Saved data entries
----------------

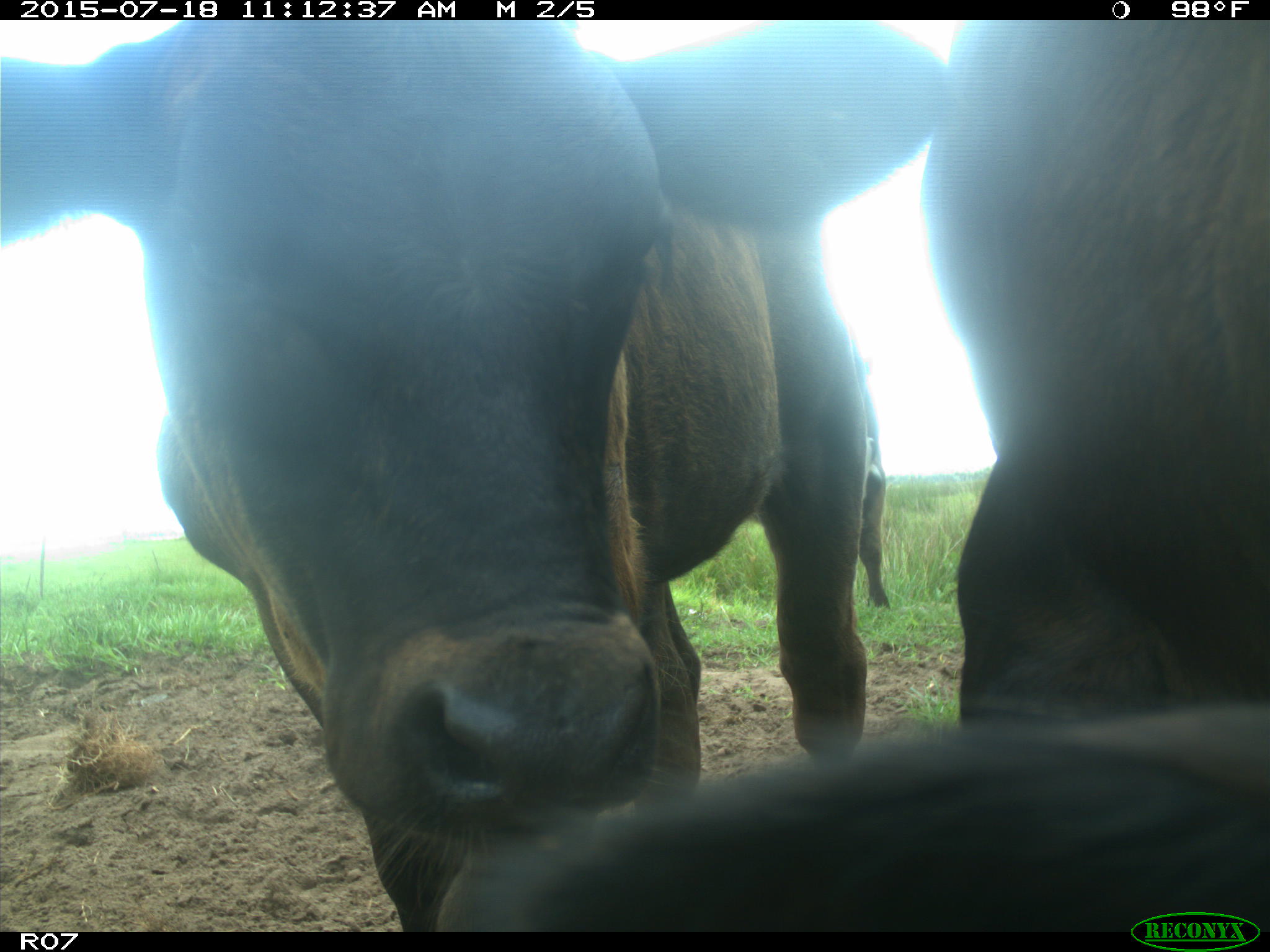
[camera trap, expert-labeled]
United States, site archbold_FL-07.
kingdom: Animalia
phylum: Chordata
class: Mammalia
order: Artiodactyla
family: Bovidae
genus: Bos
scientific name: Bos taurus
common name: domestic cow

----------------

## ACTIVITY
Please hand back every entry above exactly, with no images in the copy.

## ANSWER TO THE PROBLEM
[camera trap, expert-labeled]
United States, site archbold_FL-07.
kingdom: Animalia
phylum: Chordata
class: Mammalia
order: Artiodactyla
family: Bovidae
genus: Bos
scientific name: Bos taurus
common name: domestic cow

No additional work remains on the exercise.